[Bro] Manager memory requirements for the intel framework

Mon May 21 08:53:39 PDT 2018

All,

A quick update: cluster workers apparently must be receiving traffic to process Intel::new_item events, because the rapid manager memory growth didn't occur while our test system was receiving traffic.  Thanks for the help, we've moved on to generating a more representative intel input file and replaying traffic for further testing.

Brian

-----Original Message-----
From: "Azoff, Justin S" <jazoff at illinois.edu>
Date: Tuesday, May 15, 2018 at 2:06 PM
To: Brian OBerry <brian.oberry at bluvector.io>
Cc: "bro at bro.org" <bro at bro.org>, Jon Siwek <jsiwek at corelight.com>
Subject: EXT: Re: [Bro] Manager memory requirements for the intel framework

    On May 15, 2018, at 9:13 AM, Brian OBerry <brian.oberry at bluvector.io> wrote:
    > 
    >  It remained at 27G after many cycles of replacing the input file with 18K new unique items.

    That is interesting because by default the intel framework doesn't expire items, so every time you replaced the file you were loading an additional 18k items..

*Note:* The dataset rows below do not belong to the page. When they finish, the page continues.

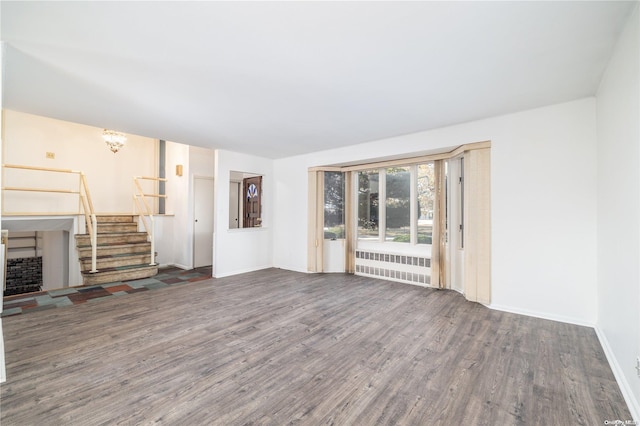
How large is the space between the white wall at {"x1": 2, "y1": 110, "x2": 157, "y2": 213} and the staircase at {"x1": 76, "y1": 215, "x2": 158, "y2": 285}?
2.60 ft

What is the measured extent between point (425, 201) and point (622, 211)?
112 inches

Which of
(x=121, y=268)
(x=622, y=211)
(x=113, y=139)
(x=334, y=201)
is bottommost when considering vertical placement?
(x=121, y=268)

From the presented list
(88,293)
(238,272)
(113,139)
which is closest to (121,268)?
(88,293)

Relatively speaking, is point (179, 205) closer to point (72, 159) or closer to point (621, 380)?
point (72, 159)

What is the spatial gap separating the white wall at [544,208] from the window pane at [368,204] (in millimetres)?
1842

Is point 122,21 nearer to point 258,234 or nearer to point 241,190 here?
point 258,234

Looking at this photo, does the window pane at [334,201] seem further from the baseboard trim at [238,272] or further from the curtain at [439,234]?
the curtain at [439,234]

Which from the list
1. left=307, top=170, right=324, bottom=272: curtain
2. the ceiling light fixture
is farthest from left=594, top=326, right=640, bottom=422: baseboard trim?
the ceiling light fixture

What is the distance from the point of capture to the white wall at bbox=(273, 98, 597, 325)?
3072 mm

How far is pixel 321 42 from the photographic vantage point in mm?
2051

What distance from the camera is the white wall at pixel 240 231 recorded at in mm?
5484

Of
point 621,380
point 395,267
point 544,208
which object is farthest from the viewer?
point 395,267

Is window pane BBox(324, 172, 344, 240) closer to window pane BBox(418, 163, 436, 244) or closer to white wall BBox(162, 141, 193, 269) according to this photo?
window pane BBox(418, 163, 436, 244)

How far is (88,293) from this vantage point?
427cm
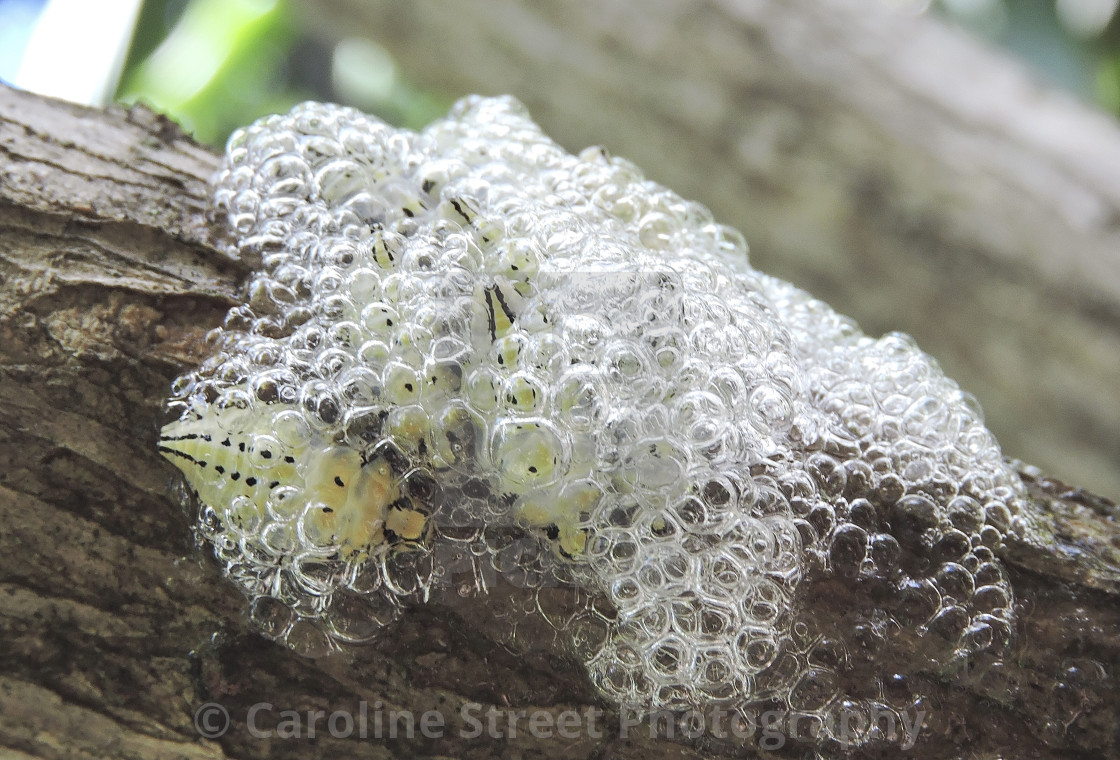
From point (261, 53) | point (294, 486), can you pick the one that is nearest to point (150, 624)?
point (294, 486)

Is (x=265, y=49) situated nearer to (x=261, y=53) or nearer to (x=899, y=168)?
(x=261, y=53)

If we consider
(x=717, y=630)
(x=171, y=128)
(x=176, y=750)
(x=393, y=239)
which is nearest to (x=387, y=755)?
(x=176, y=750)

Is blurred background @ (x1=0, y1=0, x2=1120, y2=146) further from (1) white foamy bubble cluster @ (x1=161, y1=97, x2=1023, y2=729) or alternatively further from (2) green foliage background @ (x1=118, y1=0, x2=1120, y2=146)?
(1) white foamy bubble cluster @ (x1=161, y1=97, x2=1023, y2=729)

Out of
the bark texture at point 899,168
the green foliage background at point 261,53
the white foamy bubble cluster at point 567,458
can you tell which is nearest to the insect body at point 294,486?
the white foamy bubble cluster at point 567,458

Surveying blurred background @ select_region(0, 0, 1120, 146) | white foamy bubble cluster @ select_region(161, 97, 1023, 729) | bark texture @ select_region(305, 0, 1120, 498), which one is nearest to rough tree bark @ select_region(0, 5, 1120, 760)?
white foamy bubble cluster @ select_region(161, 97, 1023, 729)

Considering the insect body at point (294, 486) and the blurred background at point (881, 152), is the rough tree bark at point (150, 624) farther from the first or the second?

    If I get a chance I will resurrect the benchmarking code I was working on a while ago.. It would do things like create a table of hosts and add 10k,20k,30k,40k hosts to it and see what the memory usage was for each count to see what the real work data usage is for different sized data structures.  I never tried it with the intel framework though.

    > We commented the conditional that invokes “event Intel::new_item(item)” in base/frameworks/intel/main.bro to disable remote synchronization with the workers, and the huge VSize disappeared.
    > 

    This makes more sense.. I don't think your memory usage has anything to do with the intel itself, I think the communication code is falling behind.

    How many worker processes do you have configured?  Are they running on the same box or separate boxes?

    If you load up 18k indicators but have 100 worker nodes, the bro manager needs to send out 1,800,000 events to all the workers.  if the workers can't keep up, that data just ends up buffered in memory on the manager until it can be sent out.

    Jon: this is the use case I had for the Cluster::relay_rr, offloading the messaging load from the manager

    # On the manager, the new_item event indicates a new indicator that
    # has to be distributed.
    event Intel::new_item(item: Item) &priority=5
        {
        Broker::publish(indicator_topic, Intel::insert_indicator, item);
        }

    so that should maybe be used there, instead of the manager having to do all the communication work.

    — 
    Justin Azoff